— Begin Given data —
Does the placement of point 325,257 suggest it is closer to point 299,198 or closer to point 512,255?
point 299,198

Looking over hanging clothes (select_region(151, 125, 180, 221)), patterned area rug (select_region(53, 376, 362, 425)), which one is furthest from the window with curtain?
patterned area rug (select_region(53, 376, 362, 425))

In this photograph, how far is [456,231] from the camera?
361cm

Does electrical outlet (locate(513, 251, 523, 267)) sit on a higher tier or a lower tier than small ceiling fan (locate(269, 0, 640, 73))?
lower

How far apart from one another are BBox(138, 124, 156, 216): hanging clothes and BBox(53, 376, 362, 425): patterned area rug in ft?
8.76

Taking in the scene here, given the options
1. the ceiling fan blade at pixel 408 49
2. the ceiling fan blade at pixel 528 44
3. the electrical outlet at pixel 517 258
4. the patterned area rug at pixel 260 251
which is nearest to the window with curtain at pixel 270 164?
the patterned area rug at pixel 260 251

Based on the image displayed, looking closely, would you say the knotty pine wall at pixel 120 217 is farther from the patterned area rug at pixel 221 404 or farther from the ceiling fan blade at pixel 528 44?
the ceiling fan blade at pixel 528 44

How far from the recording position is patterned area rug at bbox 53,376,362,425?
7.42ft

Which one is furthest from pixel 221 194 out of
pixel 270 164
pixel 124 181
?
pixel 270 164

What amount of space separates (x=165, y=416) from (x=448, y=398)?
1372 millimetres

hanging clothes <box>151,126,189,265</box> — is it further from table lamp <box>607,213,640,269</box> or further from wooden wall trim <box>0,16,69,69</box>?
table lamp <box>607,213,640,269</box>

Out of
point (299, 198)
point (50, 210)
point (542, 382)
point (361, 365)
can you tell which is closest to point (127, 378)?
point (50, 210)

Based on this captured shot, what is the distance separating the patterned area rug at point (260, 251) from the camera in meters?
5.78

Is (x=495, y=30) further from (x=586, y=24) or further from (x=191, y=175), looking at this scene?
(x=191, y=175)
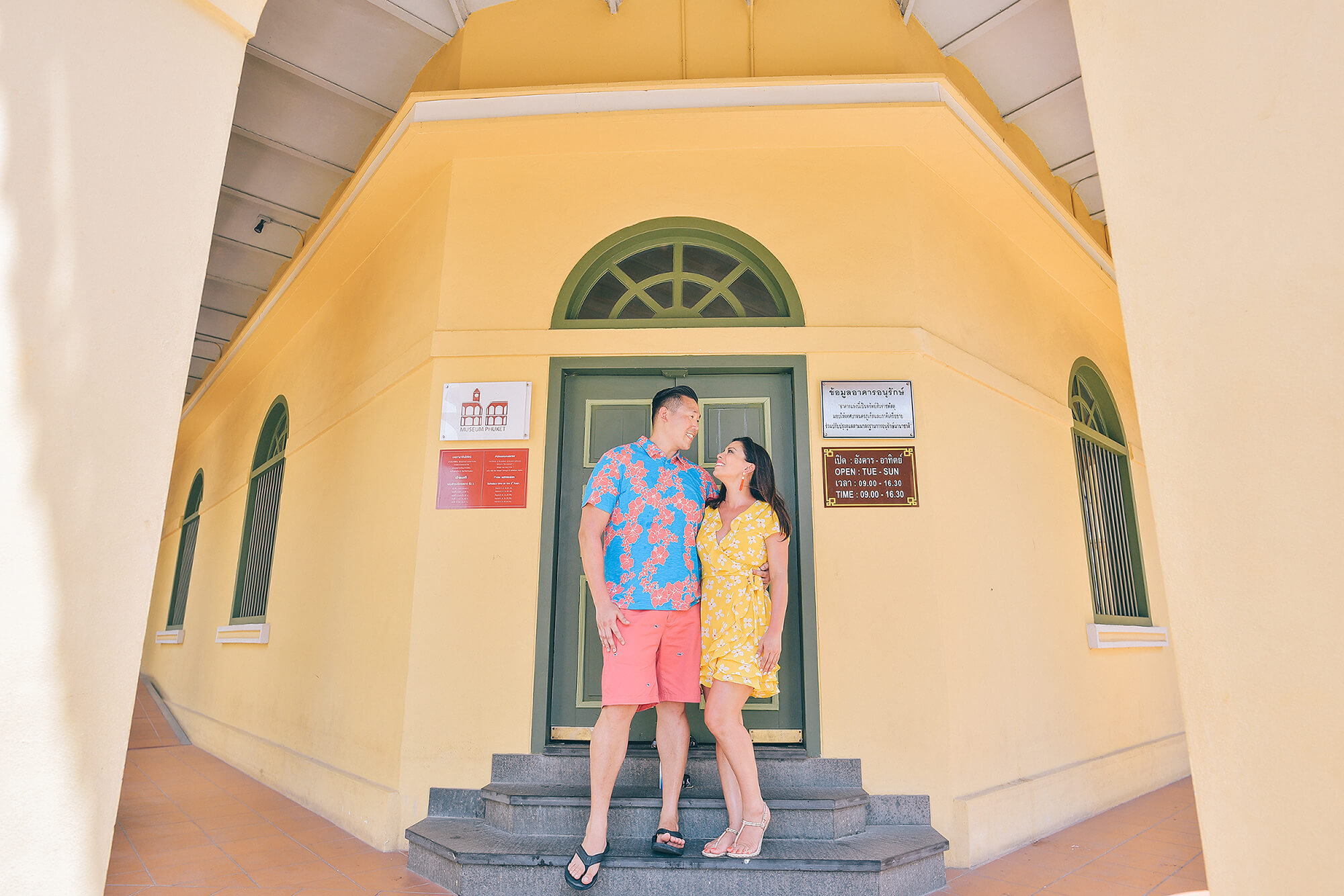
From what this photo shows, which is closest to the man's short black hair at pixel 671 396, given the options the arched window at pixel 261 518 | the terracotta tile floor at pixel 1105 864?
the terracotta tile floor at pixel 1105 864

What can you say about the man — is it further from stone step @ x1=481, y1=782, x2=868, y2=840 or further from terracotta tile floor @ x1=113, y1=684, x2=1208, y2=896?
terracotta tile floor @ x1=113, y1=684, x2=1208, y2=896

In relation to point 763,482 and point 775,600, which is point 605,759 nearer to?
point 775,600

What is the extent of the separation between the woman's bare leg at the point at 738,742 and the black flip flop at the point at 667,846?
0.24m

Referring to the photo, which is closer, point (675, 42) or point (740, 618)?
point (740, 618)

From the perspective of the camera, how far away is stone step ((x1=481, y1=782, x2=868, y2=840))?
3.44 meters

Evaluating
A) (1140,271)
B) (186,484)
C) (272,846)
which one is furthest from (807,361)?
(186,484)

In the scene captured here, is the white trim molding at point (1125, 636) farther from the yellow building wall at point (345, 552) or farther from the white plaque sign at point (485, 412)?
the yellow building wall at point (345, 552)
— End Given data —
■ Task to carry out ■
Reproduce the whole listing above word for word, leaving out the pictures.

■ Written response ■
Does the placement of point 325,257 suggest it is closer to point 299,198 or closer to point 512,255?
point 299,198

Looking over hanging clothes (select_region(151, 125, 180, 221)), patterned area rug (select_region(53, 376, 362, 425)), which one is furthest from the window with curtain?
patterned area rug (select_region(53, 376, 362, 425))

In this photograph, how far is [456,231] from the camera?
361cm

Does electrical outlet (locate(513, 251, 523, 267)) sit on a higher tier or a lower tier than small ceiling fan (locate(269, 0, 640, 73))?
lower

How far apart from one another are BBox(138, 124, 156, 216): hanging clothes and BBox(53, 376, 362, 425): patterned area rug in ft?
8.76

Taking in the scene here, given the options
1. the ceiling fan blade at pixel 408 49
2. the ceiling fan blade at pixel 528 44
3. the electrical outlet at pixel 517 258
4. the patterned area rug at pixel 260 251
which is nearest to the window with curtain at pixel 270 164?
the patterned area rug at pixel 260 251

Based on the image displayed, looking closely, would you say the knotty pine wall at pixel 120 217 is farther from the patterned area rug at pixel 221 404 or farther from the ceiling fan blade at pixel 528 44?
the ceiling fan blade at pixel 528 44

How far from the recording position is patterned area rug at bbox 53,376,362,425?
7.42ft

Which one is furthest from pixel 221 194 out of
pixel 270 164
pixel 124 181
?
pixel 270 164

What amount of space separates (x=165, y=416) from (x=448, y=398)?
1372 millimetres

hanging clothes <box>151,126,189,265</box> — is it further from table lamp <box>607,213,640,269</box> or further from wooden wall trim <box>0,16,69,69</box>?
table lamp <box>607,213,640,269</box>

Out of
point (299, 198)
point (50, 210)
point (542, 382)
point (361, 365)
can you tell which is closest to point (127, 378)?
point (50, 210)

Based on this captured shot, what is the distance separating the patterned area rug at point (260, 251) from the camera in meters?
5.78

Is (x=495, y=30) further from (x=586, y=24) or further from (x=191, y=175), looking at this scene?
(x=191, y=175)
From what this photo shows, which is closest to the man's short black hair at pixel 671 396, given the options the arched window at pixel 261 518 | the terracotta tile floor at pixel 1105 864?
the terracotta tile floor at pixel 1105 864

What can you say about the man — is it further from stone step @ x1=481, y1=782, x2=868, y2=840 or further from terracotta tile floor @ x1=113, y1=684, x2=1208, y2=896?
terracotta tile floor @ x1=113, y1=684, x2=1208, y2=896

In relation to point 763,482 and point 775,600, which is point 605,759 nearer to?
point 775,600

What is the extent of the separation between the woman's bare leg at the point at 738,742 and the black flip flop at the point at 667,846?
0.24m

Referring to the photo, which is closer, point (675, 42) or point (740, 618)?
point (740, 618)

From the perspective of the camera, how far away is stone step ((x1=481, y1=782, x2=868, y2=840))?
3.44 meters

Evaluating
A) (1140,271)
B) (186,484)
C) (272,846)
which one is furthest from (807,361)?
(186,484)

In the scene captured here, is the white trim molding at point (1125, 636) farther from the yellow building wall at point (345, 552) or farther from the white plaque sign at point (485, 412)?
the yellow building wall at point (345, 552)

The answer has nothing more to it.